---------- INFORMATION GIVEN
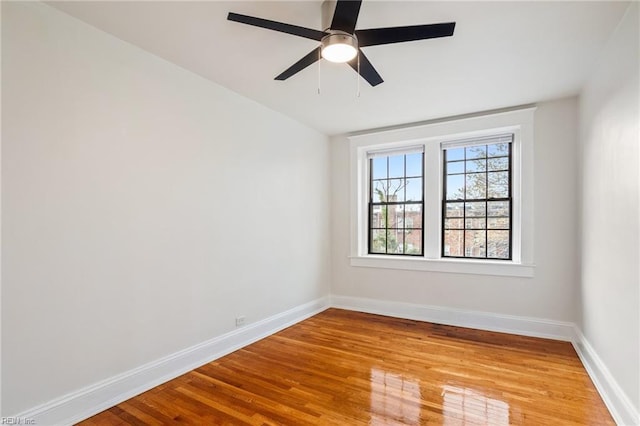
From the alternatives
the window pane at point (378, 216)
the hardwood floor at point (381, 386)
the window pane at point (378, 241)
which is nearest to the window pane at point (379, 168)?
the window pane at point (378, 216)

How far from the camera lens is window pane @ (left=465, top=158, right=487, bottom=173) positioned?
4254mm

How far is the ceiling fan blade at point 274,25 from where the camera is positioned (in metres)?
1.87

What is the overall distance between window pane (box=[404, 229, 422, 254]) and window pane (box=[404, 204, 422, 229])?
85mm

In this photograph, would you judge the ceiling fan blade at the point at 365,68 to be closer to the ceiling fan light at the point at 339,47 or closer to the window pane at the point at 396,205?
the ceiling fan light at the point at 339,47

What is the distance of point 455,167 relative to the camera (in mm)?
4430

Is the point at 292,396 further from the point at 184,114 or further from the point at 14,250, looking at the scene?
the point at 184,114

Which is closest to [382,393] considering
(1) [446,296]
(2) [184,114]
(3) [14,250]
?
(1) [446,296]

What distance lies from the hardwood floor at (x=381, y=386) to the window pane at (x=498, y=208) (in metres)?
1.46

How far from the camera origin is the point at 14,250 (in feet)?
6.34

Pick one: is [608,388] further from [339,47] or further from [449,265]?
[339,47]

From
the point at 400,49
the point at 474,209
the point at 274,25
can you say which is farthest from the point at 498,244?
the point at 274,25

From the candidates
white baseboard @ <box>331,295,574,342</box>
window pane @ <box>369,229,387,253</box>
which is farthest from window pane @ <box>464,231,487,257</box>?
window pane @ <box>369,229,387,253</box>

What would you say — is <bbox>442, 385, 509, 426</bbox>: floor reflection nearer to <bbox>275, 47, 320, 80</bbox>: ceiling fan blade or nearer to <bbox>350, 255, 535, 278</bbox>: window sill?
<bbox>350, 255, 535, 278</bbox>: window sill

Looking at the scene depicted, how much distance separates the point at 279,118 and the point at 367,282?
8.58 ft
--------------------
# DIRECTIONS FOR THIS TASK:
Copy all of the material above word for word, leaving out the pictures.

# RESPONSE:
From the alternatives
the window pane at point (378, 216)
the hardwood floor at point (381, 386)
the window pane at point (378, 241)
which is nearest to the window pane at point (379, 168)?
the window pane at point (378, 216)

How far from the camera lens is window pane @ (left=465, top=158, right=487, bottom=173) positioned?
4254mm

How far is the ceiling fan blade at point 274,25 from where the camera is positioned (in metres)?
1.87

What is the overall distance between window pane (box=[404, 229, 422, 254]) and window pane (box=[404, 204, 422, 229])?
85mm

In this photograph, would you judge the ceiling fan blade at the point at 365,68 to be closer to the ceiling fan light at the point at 339,47 or closer to the window pane at the point at 396,205?
the ceiling fan light at the point at 339,47

What is the distance of point 455,167 relative to the camera (in mm)?
4430

Is the point at 292,396 further from the point at 184,114 or further from the point at 14,250, looking at the scene?
the point at 184,114

Which is closest to [382,393] considering
(1) [446,296]
(2) [184,114]
(3) [14,250]
?
(1) [446,296]

What distance lies from the hardwood floor at (x=381, y=386) to the window pane at (x=498, y=208) (in metres)?
1.46

How far from the camera origin is the point at 14,250 (in feet)?
6.34

Pick one: is [608,388] further from [339,47] or further from [449,265]?
[339,47]

From
the point at 400,49
the point at 474,209
the point at 274,25
can you say which is farthest from the point at 498,244?
the point at 274,25

From the candidates
white baseboard @ <box>331,295,574,342</box>
window pane @ <box>369,229,387,253</box>
which is farthest from window pane @ <box>464,231,487,257</box>?
window pane @ <box>369,229,387,253</box>

What would you say — is <bbox>442, 385, 509, 426</bbox>: floor reflection nearer to <bbox>275, 47, 320, 80</bbox>: ceiling fan blade or nearer to <bbox>350, 255, 535, 278</bbox>: window sill?
<bbox>350, 255, 535, 278</bbox>: window sill

Looking at the scene depicted, how much distance separates the point at 279,118 and the point at 367,282?
8.58 ft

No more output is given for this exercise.